Scosso dalla moglie, con una strappata rabbiosa al braccio, springò dal sonno anche quella notte, il povero signor Anselmo. -Tu ridi! Stordito e col naso un pò fischiante per l’ansito del soprassalto inghiottì; poi disse aggrondato: Anche …perdio…anche questa notte?
Appartenente alla raccolta Novelle per un anno Tu ridi è stata pubblicata sul Corriere della Sera nel 1912; è una novella coniugale dove i protagonisti sono il signor Anselmo e sua moglie; dei due coniugi si sa ben poco: di età avanzata, di condizioni economiche modeste, vincolati da una situazione familiare pesante aggravata dalla morte del loro unico figlio e dall’impegno di crescere le cinque nipotine abbandonate dalla madre.
La gelosia della moglie è assurda: la donna non riesce a sopportare l’idea che ogni notte suo marito rida, di una risata cordiale, grossa, rumorosa…quasi di felicità.
Accecata dalla mancata possibilità di conoscere il motivo di quella risata, sveglia l’uomo ogni notte, infuriandosi e inveendo contro di lui come se fosse responsabile di chissà quale misfatto.
Teme la donna i sogni del marito, la sua felicità notturna, i suoi pensieri…chissà dov’è chissà con chi, lì in quel posto dove lei non può arrivare, che non può conoscere, che non può controllare.
Certo la moglie del signor Anselmo è esagerata nella sua reazione, isterica in alcuni momenti ma non è forse vero che non si possono conoscere i sogni degli altri e di questo si può aver paura?
Cosa desidera il marito? Per cosa ride?
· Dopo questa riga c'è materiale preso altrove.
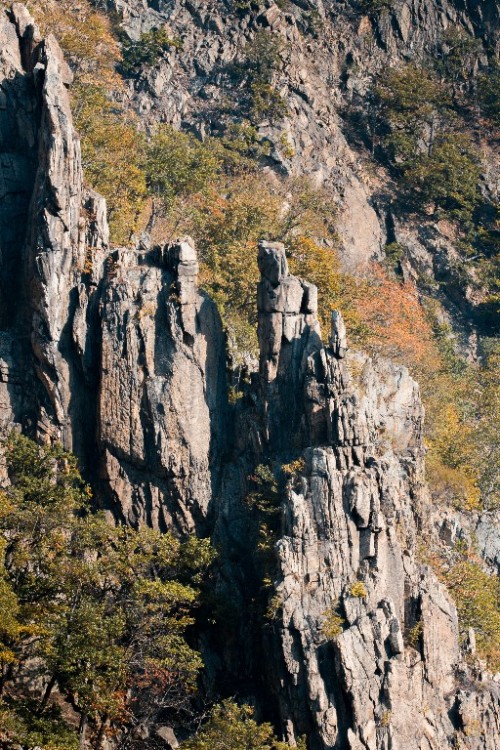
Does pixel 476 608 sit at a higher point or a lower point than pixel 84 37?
lower

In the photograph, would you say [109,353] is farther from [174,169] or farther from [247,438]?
[174,169]

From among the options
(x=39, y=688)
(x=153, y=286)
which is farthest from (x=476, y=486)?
(x=39, y=688)

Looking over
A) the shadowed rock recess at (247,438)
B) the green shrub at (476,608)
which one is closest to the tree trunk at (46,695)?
the shadowed rock recess at (247,438)

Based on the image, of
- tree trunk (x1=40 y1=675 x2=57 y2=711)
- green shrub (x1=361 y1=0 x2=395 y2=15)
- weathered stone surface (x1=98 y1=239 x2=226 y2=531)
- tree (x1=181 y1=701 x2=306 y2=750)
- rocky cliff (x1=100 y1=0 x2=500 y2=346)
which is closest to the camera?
tree (x1=181 y1=701 x2=306 y2=750)

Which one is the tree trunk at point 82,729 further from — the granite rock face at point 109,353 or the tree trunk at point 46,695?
the granite rock face at point 109,353

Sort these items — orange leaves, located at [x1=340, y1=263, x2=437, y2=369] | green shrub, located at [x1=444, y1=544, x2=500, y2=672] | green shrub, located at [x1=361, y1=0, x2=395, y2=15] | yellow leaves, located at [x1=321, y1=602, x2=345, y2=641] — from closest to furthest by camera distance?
yellow leaves, located at [x1=321, y1=602, x2=345, y2=641]
green shrub, located at [x1=444, y1=544, x2=500, y2=672]
orange leaves, located at [x1=340, y1=263, x2=437, y2=369]
green shrub, located at [x1=361, y1=0, x2=395, y2=15]

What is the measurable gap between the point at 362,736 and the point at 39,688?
1032 cm

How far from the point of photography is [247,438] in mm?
40750

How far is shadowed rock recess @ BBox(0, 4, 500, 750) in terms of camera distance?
35562 millimetres

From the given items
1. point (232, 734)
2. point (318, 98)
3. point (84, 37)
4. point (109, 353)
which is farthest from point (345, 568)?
point (318, 98)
Cosa vive nel mondo di Morfeo?
Impossibile a sapersi…
Il protagonista della novella cerca allora una soluzione al suo problema, al suo riso; stanco di essere svegliato ogni notte dalle urla della moglie va da un medico, convinto che il suo riso sia la base di qualche malattia: lui non ricorda cosa sogna, crede di non sognare per nulla addirittura e dunque non trova ragione alla sua allegria notturna.
-Eh non creda!Così le pare ma lei sogna; é positivo; soltanto non serba il ricordo dei sogni perchè ha il sonno profondo. Normalmente gliel’ho spiegato noi ci ricordiamo soltanto dei sogni che facciamo quando i veli, dirò così, del sonno si siano alquanto diradati. Lei sogna; sogna cose liete e ride.
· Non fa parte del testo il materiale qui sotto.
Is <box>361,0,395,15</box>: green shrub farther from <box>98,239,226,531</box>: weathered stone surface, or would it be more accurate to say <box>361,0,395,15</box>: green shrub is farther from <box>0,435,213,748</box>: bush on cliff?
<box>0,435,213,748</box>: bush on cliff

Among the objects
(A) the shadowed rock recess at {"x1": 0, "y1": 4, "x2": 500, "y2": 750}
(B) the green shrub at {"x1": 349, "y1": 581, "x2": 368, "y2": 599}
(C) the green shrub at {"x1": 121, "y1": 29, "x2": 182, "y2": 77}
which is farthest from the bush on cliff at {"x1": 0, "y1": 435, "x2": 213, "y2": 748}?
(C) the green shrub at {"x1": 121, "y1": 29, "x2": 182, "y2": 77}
Una consolazione dunque per il signor Anselmo, se pur magra: almeno nel sogno lui è felice; di notte, quando si abbandona a se stesso, quando tutto è lontano e le preoccupazioni non gli mordono l’anima…lui è felice, certo non ricorda ma il solo fatto di essere felice, anche senza consapevolezza, lo ristorava e lo compensava del dover l’indomani sopportare gli affanni e le avversità della sorte.
L’illusione di una gioia inconsapevole dura poco: nella parte conclusiva della novella, l’uomo ricorda uno dei suoi sogni, uno di quelli che tanto gli aveva suscitato ilarità: nulla di più di una patetica scena di ufficio e di uno storpio ridicolizzato.
Dunque di questo rideva? Questa era la sua felicità?
All’iniziale delusione si sostituisce una considerazione filosofica: nella sua situazione, con tutti i mali che doveva affrontare ridere di cose stupide era certamente l’unico modo per farlo.
Come avrebbe potuto ridere altrimenti?